-- BEGIN SOURCE TEXT --

The experience of working with urban African American girls has provided me the opportunity to reflect on the meaning of being a feminist scholar/researcher and the ethics associated with that role. I have used Black feminist theory in conjunction with feminist research ethics to explore the issues of teaching and learning science in urban schools with predominantly African-American students. There is a large overlap between Black feminist theory and feminist research ethics. The issue of voice is foregrounded, and a feminist researcher must be cognizant of how the participant's views are portrayed. Visiting and conducting feminist research in urban schools placed me in a position to reconstruct my perspectives on urban, teenage girls and develop an appreciation for the strength of the young women I met in those settings. Their assertiveness in focusing on their needs, their self-determination, and resiliency, garnered my respect and made me question aspects of my identity. The vignette on body image illustrates something I learned about my own identity from the girls. Rather than be concerned about others' perceptions, their self-confidence gave me the confidence to challenge stereotypes. [14]

However, acting within an ethic of care, I was also able to support one of the girls' teachers about the school dress code. Girls were not allowed to wear shirts that bared their midriffs or tops with thin straps. Chantrelle, Tiffany, and Chenay challenged their teacher on the school's dress-code policy. The teacher and I noted that the school was "a place of work" and what was appropriate clothing for work was not what we would wear if going out "clubbing on a Saturday night." The ensuing light-hearted teasing from the girls about the type of music played at the clubs the teacher and I the might visit provided us the chance to talk about dress for different situations, such as school, church and clubs. Thus we able to enact an ethic of care by showing respect of girls' opinions, by providing a rationale as to why they should respect the school's dress code and by illustrating that their everyday experience had already provided them the knowledge on how to code-switch. [15]

During my first month's work on the DUS project, one of the teachers suggested I read the popular novel Flyy Girl (TYREE, 1993). This book was an assigned English text and the girls strongly related to the story because the novel was set in Philadelphia with the main character an African-American teenage girl transitioning from middle to high school and dealing with her unfolding sexuality. Many of the girls I have met in Philadelphia's urban schools are "flyy"2), self-confident, self-determining and use their agency to claim an education. African-American girls from low-income families expect that they will enter and remain in the workforce for most of their lives (WEILER, 2000). They place a high value on education because completing school will improve their employment opportunities. [16]

Reading Flyy Girl, interviews and listening to the girls' stories, conversations during class, gave me another insight in the lives of urban, African-American girls. Through their work with DUS, I met two young women, Ivory and May. As part of my research, I asked them how gender impacted their lives. Ivory (aka EB Marvelous) produced a rap music video and May wrote a poem. These artifacts provided evidence as to how they viewed gender in their public and personal lives. For the purposes of this paper I will focus on Ivory's rap music video, which she titled "Gender": (In the available video, EB presents the rap piece she composed.)

-- END SOURCE TEXT --

STATED EXERCISE 1: Change "poem" to "short story" in the stretch of the passage on feminist research in urban schools from "Reading Flyy Girl, interviews" through "piece she composed.)", and give that stretch again.
STATED EXERCISE 2:
Answer these questions from the passage on feminist research in urban schools:
(a) Which novel did one of the teachers suggest during the first month's work on the DUS project?
(b) What two kinds of clothing were the girls not allowed to wear at school?
(c) What did May create when asked how gender impacted her life?

-- BEGIN DATASET EXCERPT --

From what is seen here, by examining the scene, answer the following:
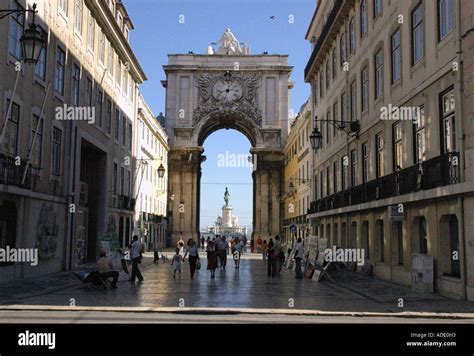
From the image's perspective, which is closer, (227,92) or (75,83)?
(75,83)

-- END DATASET EXCERPT --

COMPLETE OUTPUT 1:
Reading Flyy Girl, interviews and listening to the girls' stories, conversations during class, gave me another insight in the lives of urban, African-American girls. Through their work with DUS, I met two young women, Ivory and May. As part of my research, I asked them how gender impacted their lives. Ivory (aka EB Marvelous) produced a rap music video and May wrote a short story. These artifacts provided evidence as to how they viewed gender in their public and personal lives. For the purposes of this paper I will focus on Ivory's rap music video, which she titled "Gender": (In the available video, EB presents the rap piece she composed.)

COMPLETE OUTPUT 2:
(a) Flyy Girl (TYREE, 1993).
(b) Shirts that bared their midriffs and tops with thin straps.
(c) A poem.